-------- Selected excerpt
Wednesday, September 10, 2014

An Add-A-Room Doll House from Tootsietoy

 
I love finding vintage toy catalogs even if they are reproductions. Yesterday's mail brought  a reproduction of a Tootsietoy wholesale catalog from 1933. Of course it was mostly filled  with little trucks and cars, but the best page of all was the one showing this little cardboard house. It is actually 5 individual room boxes that came free with the purchase of a full room set of furniture from their 1930 line. A little girl or boy could build a complete house if they were able to convince their parents to buy each room.
 
Dowst Manufacturing Co. called this the Add-A-Room Doll House. The catalog explains that  it was made of heavy container board in contrasting colors to the furniture and was included FREE with each set of Tootsietoy Doll House Furniture. 
 
 
Here is the little house. No mention if part of the roof was include with each room box. 


The living room with the furniture set......and an explanation of what came in the set. I wonder if the front porch was included with the living room.

 
 
 
The dining room was placed behind the living room and shared the large door opening. The door on the south side led into the kitchen.
 


I have the maple dining set but don't think I have seen it in green.
 
 
From the shape of the walls and placement of doors and windows, I think the kitchen must have opened on the west into the dining room and on the north to the bath.
 
 My set is a mixture of the two colors available. Lad-a-stool....haven't heard that term before.
 
 
The bathroom was placed between the kitchen at the back of the house and the bedroom at the front.
----------------
(Required tasks):
1 - Answer these questions about the Tootsietoy doll house post:
(a) From what year was the reproduced wholesale catalog?
(b) According to the catalog, what material was the Add-A-Room Doll House made of?
(c) Where was the bathroom placed?
2 - Write out the Tootsietoy doll house post between "I have the maple" and "at the front.", inclusive, replacing "maple" with "oak".
-------- Supplied entries
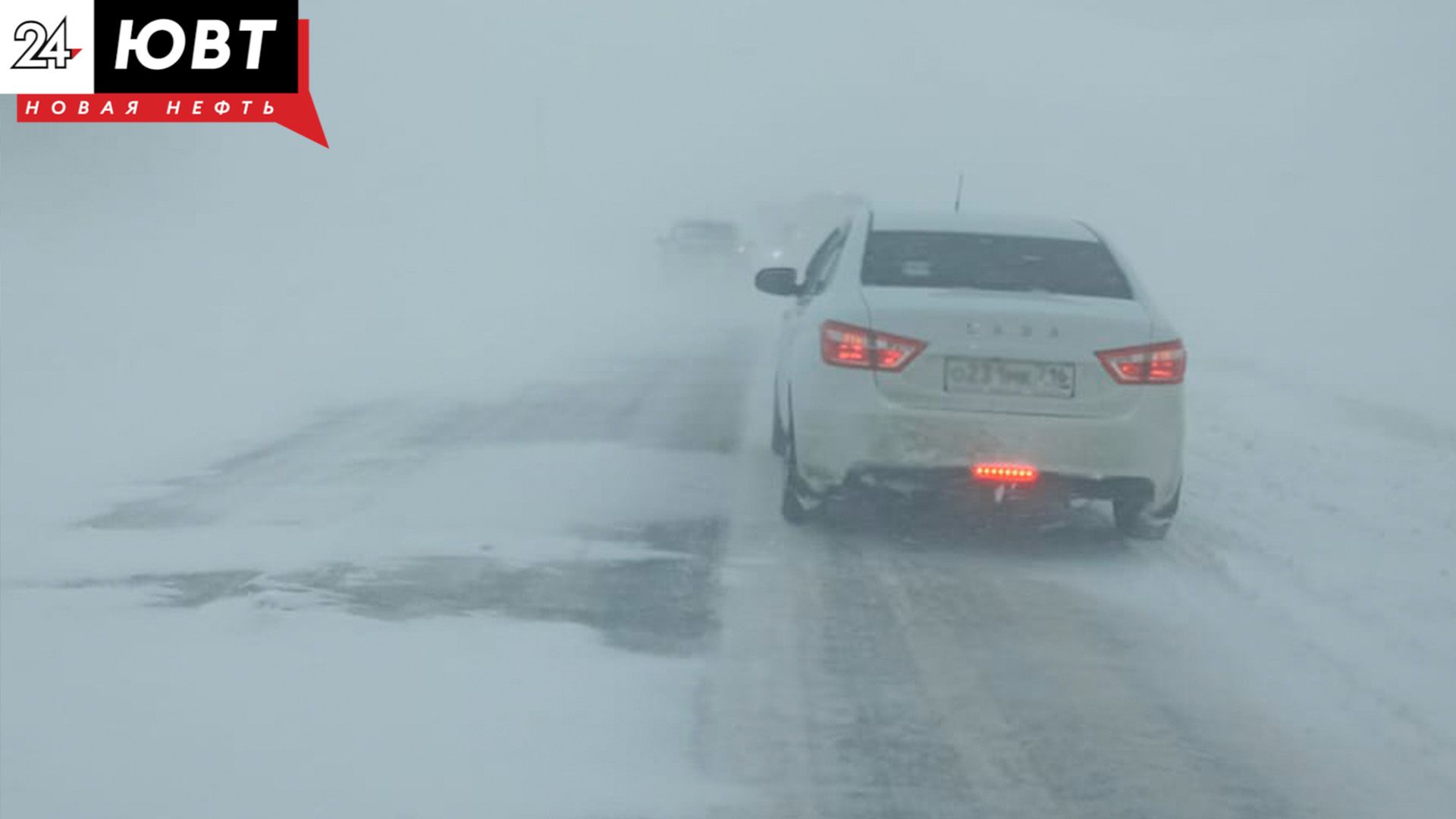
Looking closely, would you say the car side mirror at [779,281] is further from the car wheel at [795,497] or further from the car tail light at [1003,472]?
the car tail light at [1003,472]

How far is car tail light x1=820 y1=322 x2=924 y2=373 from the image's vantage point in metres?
8.83

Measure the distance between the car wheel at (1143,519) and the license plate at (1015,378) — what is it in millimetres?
662

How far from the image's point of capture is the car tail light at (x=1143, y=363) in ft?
28.8

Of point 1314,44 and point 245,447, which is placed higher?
point 1314,44

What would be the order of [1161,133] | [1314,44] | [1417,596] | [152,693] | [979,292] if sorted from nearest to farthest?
[152,693] < [1417,596] < [979,292] < [1161,133] < [1314,44]

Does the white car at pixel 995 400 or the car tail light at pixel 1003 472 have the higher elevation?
the white car at pixel 995 400

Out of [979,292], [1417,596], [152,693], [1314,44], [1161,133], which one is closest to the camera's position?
[152,693]

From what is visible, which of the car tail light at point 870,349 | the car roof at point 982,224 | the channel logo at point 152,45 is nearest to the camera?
the car tail light at point 870,349

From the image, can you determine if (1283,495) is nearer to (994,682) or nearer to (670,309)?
(994,682)

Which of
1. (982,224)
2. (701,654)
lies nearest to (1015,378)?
(982,224)

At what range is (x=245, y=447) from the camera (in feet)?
39.9

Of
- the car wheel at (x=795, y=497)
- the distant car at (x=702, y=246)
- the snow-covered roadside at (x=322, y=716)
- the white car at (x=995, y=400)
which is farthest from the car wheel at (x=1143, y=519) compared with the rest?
----------------
(Results for the exercise):
1 -
(a) 1933
(b) Heavy container board
(c) Between the kitchen at the back of the house and the bedroom at the front

2 -
I have the oak dining set but don't think I have seen it in green.
 
 
From the shape of the walls and placement of doors and windows, I think the kitchen must have opened on the west into the dining room and on the north to the bath.
 
 My set is a mixture of the two colors available. Lad-a-stool....haven't heard that term before.
 
 
The bathroom was placed between the kitchen at the back of the house and the bedroom at the front.